READING TEXT:
----
Sunday, May 13, 2007

Dragon and Phoenix, by Joanne Bertin [1]


A Very Disappointing Sequel after an Entertaining Debut

A Review, spoilers galore.

Unfortunately for me, Bertin’s DRAGON AND PHOENIX accentuates all the things I disliked about THE LAST DRAGONLORD while diminishing aspects of THE LAST DRAGONLORD I enjoyed thoroughly. I consider THE LAST DRAGONLORD an endearing, an enjoyable reading experience, even for guys. However, I found DRAGON AND PHOENIX a jarring, if not offensive, read. Male characterizations don’t get much worse than the ones we find in DRAGON AND PHOENIX.

Gone is the romantic characterization of Maurynna Kyrissaean, a girl who dares to dream of loving her lifelong hero in THE LAST DRAGONLORD. However, we can hardly fault Bertin for this since Maurynna lands her hero by the end of THE LAST DRAGONLORD. Gone are the well-crafted humorous and romantic scenes from THE LAST DRAGONLORD, it’s down to business in DRAGON AND PHOENIX. Gone is the lighthearted, pleasant tone of the LAST DRAGONLORD. And I wouldn’t describe the conspiratorial events in an oriental Jehanglan as politically intriguing. They were drab, inelegant and lumbering, the characters therein entirely uninteresting. Not that THE LAST DRAGONLORD’s “political intrigue” in Casna was a masterpiece by any stretch of the imagination, but its political backdrop was certainly a few levels above this novel’s.

I was disinterested by all the “story arcs” in Jehanglan, even the climax of the story from there when Shei-Luin kills the Emperor was meh. I thought our hero Linden was thoroughly effeminated with a fair amount of estrogen. I’ve rarely read a weaker, dumber, more sensitive male character than Linden Rathan. I found Rathan (Linden’s dragon soul) very interesting from the last book, so full of rage and mirth. We don’t see Rathan in DRAGON AND PHOENIX until the very end, and only for a couple paragraphs.

Raven’s entire behavior from beginning to end was baffling and inexplicable. And I thought it’s girls I’d never understand, but I’d pin our young boy Raven’s personality and behavior as though of a pregnant woman.

If you thought THE LAST DRAGONLORD jumped around between too many characters while adding little, if nothing, to the plot, you’ll find DRAGON AND PHOENIX compounds the issue tenfold. I didn’t realize it in THE LAST DRAGONLORD, but it’s apparent from DRAGON AND PHOENIX that Bertin _really_ likes writing 2,3,4,5-paragraph passages from a wide number of character perspectives. The goal of these passages: accelerate the momentum of the novel, make the novel a page-turner; perhaps these desultory passages _do_ meet that goal, but maybe not the way it was intended.

The worldbuilding of Jehanglan? Nonexistent, if not downright callow, so you need only read a sentence or two from a character’s dialogue in order to gleam the gist of the passage. But worldbuilding isn’t Bertin’s strength anyway, THE LAST DRAGONLORD will testify to that. The point is, too many disjoint, amorphous and insubstantial passages from a whole army of character perspectives in Jehanglan paralyze the plot rather than driving it forward.
----
DATASET EXCERPT:

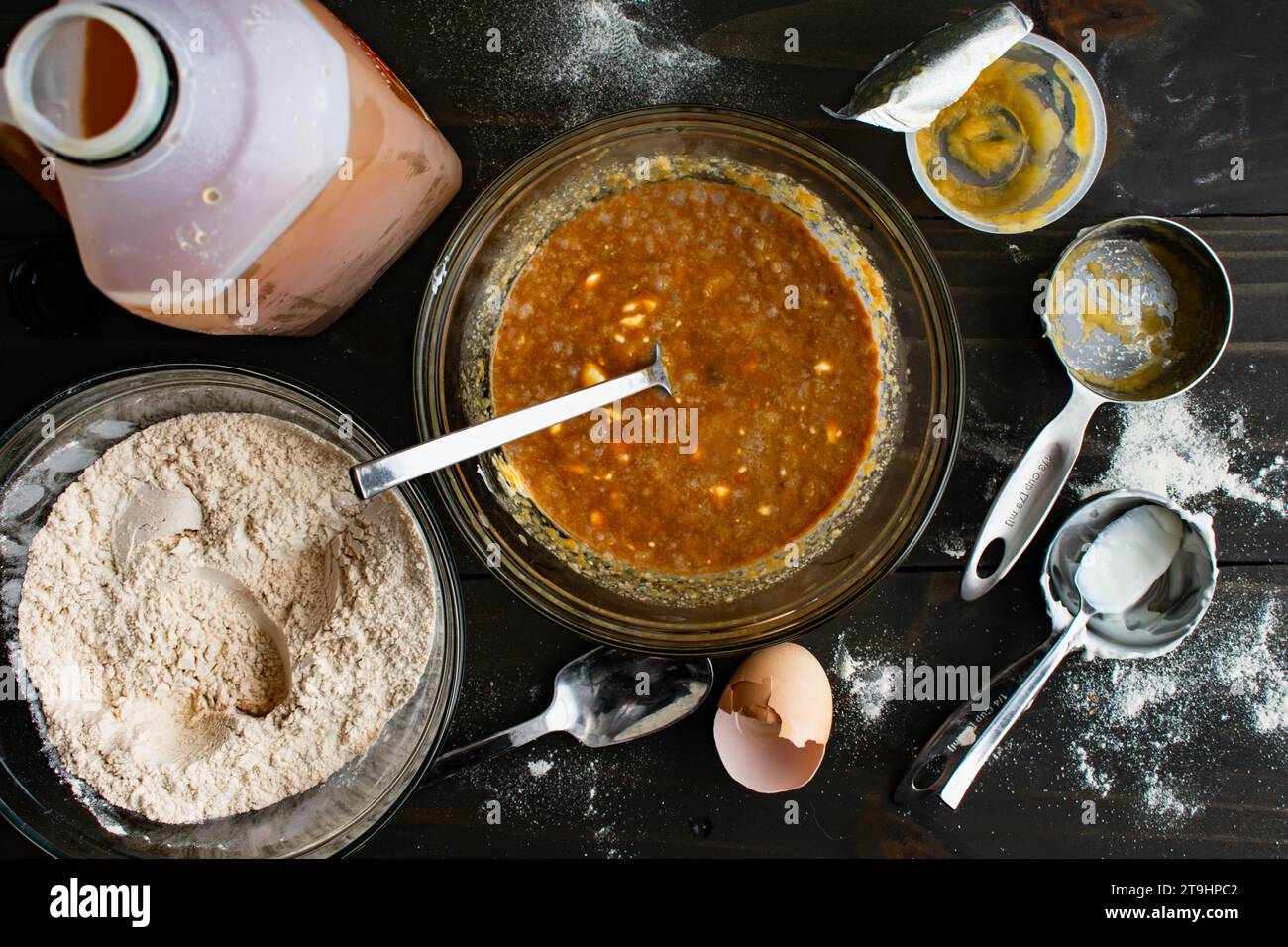 Mischen von feuchten Zutaten für gebackene Apfelwein-Donuts: Apfelsauce, griechischer Joghurt und andere Zutaten in einer Glasrührschüssel Stockfoto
----
WHAT YOU WILL DO:
• A. According to the Dragon and Phoenix review, what is the name of Linden's dragon soul?
• B. Extend the review of Dragon and Phoenix beyond its final paragraph.
The data has nothing to do with the book review.

ANSWERS TO THE EXERCISE:
• A. Rathan.

• B.
As bad as the male characterizations in THE LAST DRAGONLORD were, they deteriorate to new lows in DRAGON AND PHOENIX. I found the Linden Rathan characterization in DRAGON AND PHOENIX worst of all and very crippling to the entire novel. It’s clear that Linden Rathan represents a girl’s perfect guy: broad-shouldered, deep voice, big, shoulder-length blond hair and a buttock-length braid signifying his heritage as a Yerrin. He’s as dense, as stupid and as dumb as ever, traits clearly carried from the last novel. For all intents and purposes, Linden Rathan is Maurynna’s love-sick lapdog. In =every= sentence, Linden includes “Maurynna-love” or “love.” Again, big, tall, deep voice, obedient, servile, understanding and an overbearing feminine sensitivity. Oh and let’s not forget, a complete halfwit.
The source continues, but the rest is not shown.